Bir sohbetlerinde Hasan-ı Basri Hazretleri "Nasıl ki erkeklerin aslanları varsa, dişi aslanlar da vardır." dedi.
"Kimdir bu dişi aslan?" diye sorulunca, o da dişi aslanın Rabiatül Adeviyye olduğunu söyledi.

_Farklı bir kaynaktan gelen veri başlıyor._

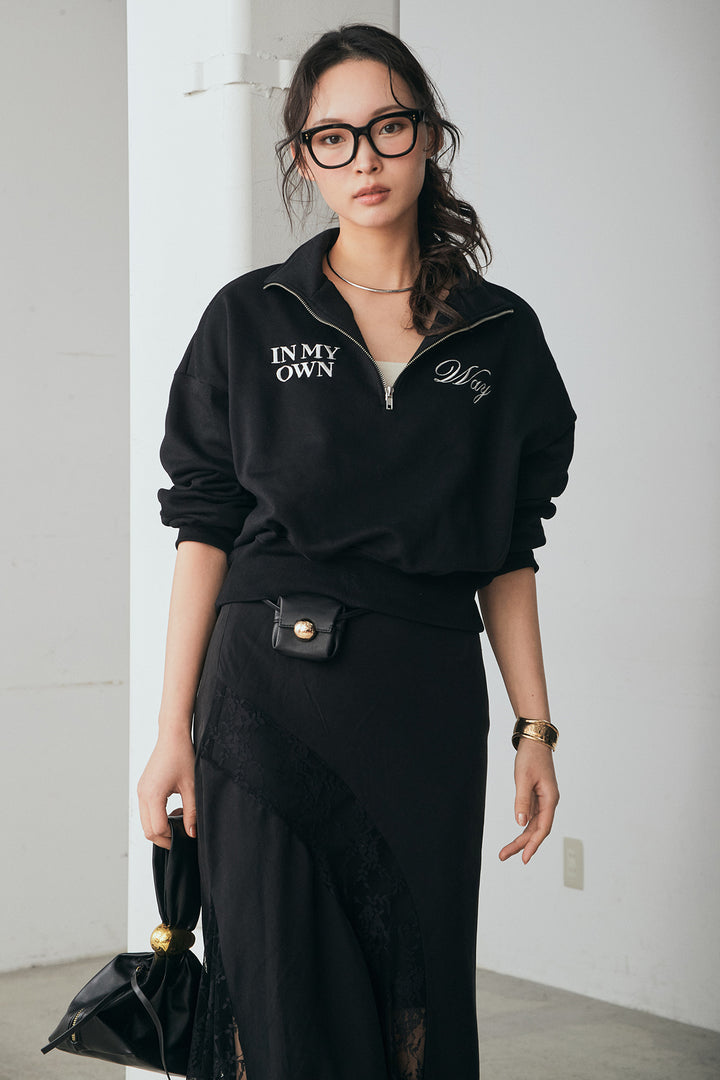 [SET]裏毛ロゴ刺繍ハーフZIPスウェット+刺繍レースデザインサテンスカート(2set)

Bunun üzerine, zamanın şeyhleri ve mürşitleri Rabiatül Adeviyye'nin evine ziyarete gittiler. Evi o kadar mütevazı idi ki dünyalık birkaç parça eşyadan başka hiç bir şey yoktu. Evinde ışık dahi bulunmamakta, karanlık bir yerdi. Gelen ziyaretçiler, Rabia anamızı tebrik edip bu makama nasıl geldiğini soracaklardı. Hasan-ı Basri o karanlıkta:
"Sen sağa, sen sola, sen de buraya otur." diyerek herkesi yarım ay şeklinde topladı. Bundan sonra: "Mallarımız, çocuklarınız sizin için birer fitnedir.(Teğabün, 15) "Sakın ola ki, mallarınız ve çocuklarınız sizi Allah'ın zikrinden alıkoymasın.” (Münafıkun, 9) ayetlerini okuyarak sohbete başladı. Çeşitli ayet ve hadislerle Allah'ı sevmenin yollarını anlattı.

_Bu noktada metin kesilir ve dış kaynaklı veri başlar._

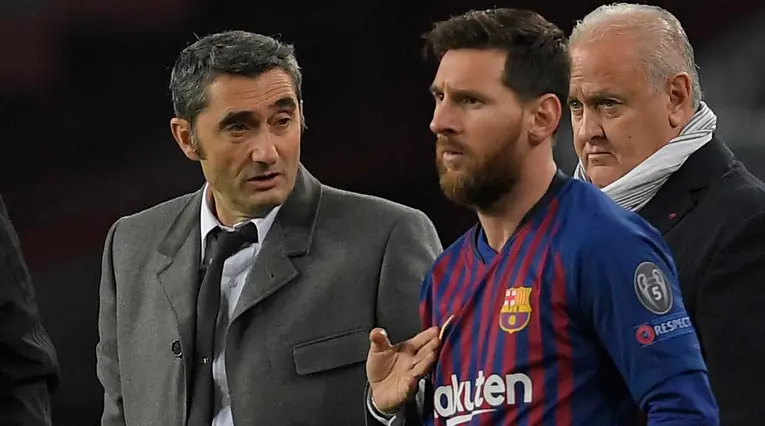 Ernesto Valverde y Lionel Messi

Daha sonra sözü Rabia anamıza bıraktı. Hasan-ı Basri Hazretleri, ziyaretten sonra kadınları irşad edecek, onlara Allah ve Resulünü sevdirecek bir insanla hayatına devam etmek istiyordu. Bu sebeple Rabiatül Adeviyye ile evlenmek istedi. Onunla görüşmeleri için aracılar yolladı. Rabiatül Adeviyye bu teklifi duyunca: "Ben dokuz nefsime sahip oldum da o bir nefsine sahip olamadı mı? Hayır, istemiyorum" deyip aracıları geri yolladı. Cevabı duyan Hasan-ı Basri Hazretleri: "Eyvah! Teklifimi nefsanî zannetmiş, yanlış anlaşılmışım." deyip bizzat kendisi yanına gitti.
Ona: "Ya Rabia! Biz seni burada mahcup gördük. Seni Allah için nikâhlayıp haneme götürmek istedim. Tüm müminlerin senden ve senin ilminden istifade etmesini arzuladım." deyince, Rabiatül Adeviyye: "Eğer benim son nefesimde imanla gideceğime, kabrimde suallere cevap verebileceğime, Sırat köprüsünden geçebileceğime dair bir ruhsat ve bir imza verebilirsen, hemen kıyalım nikâhımızı." dedi. Bunun üzerine Hasan-ı Basri Hazretleri: "Katiyen böyle bir şey yapamam.” deyip ağlayarak evine gitti. Bu olaydan kısa bir süre sonra Rabiatül Adeviyye vefat etti. Onun tabiri ile:" "Aşık, maşukuna kavuştu.” O sıralarda Selman-ı Farisi (ra) 129 yaşında olduğu halde, Kûfe şehrine Hasan-ı Basri Hazretleri ile görüşmeye geldi.
Ona, Allah-u Teâlâ'da fani olmanın formüllerini gösterdi. Böylece Hasan-ı Basri Hazretleri, seyr-i sülûkunu tamamladı. Kemale erip Efendimizin (asm) varisi oldu. Bir gün Rabiatül Adeviyye'nin kabrinin başına gelerek: "Ah Rabia ah! Öyle ruhsatlar varmış ki; eğer şimdi benden o ruhsatları isteseydin; iman ile gitmene, kabir suallerine yardımcı olacağıma, sırat köprüsünden geçeceğine, amel defterinin sağdan verileceğine, Livaül Hamd sancağına gideceğine dair, değil imza, mühür basardım." dedi.
Ehlullah'ın haber verdiği bu kıssadan anlaşılacağı üzere, Allah'ın kendilerine izin ve ruhsat verdiği nice zâtları Allah katında şefaatçi olacaklardır. Allah katında şefaat etmeye izin verilenler öncelikle bu ümmete haliyle, yaşantısıyla örnek olmuş, ışık olmuş önderler olması icap eder. Zira onlar, Allah-u Teâlâ'yı kullara sevdiren ve kulları da Allah'a sevdiren önderlerdir.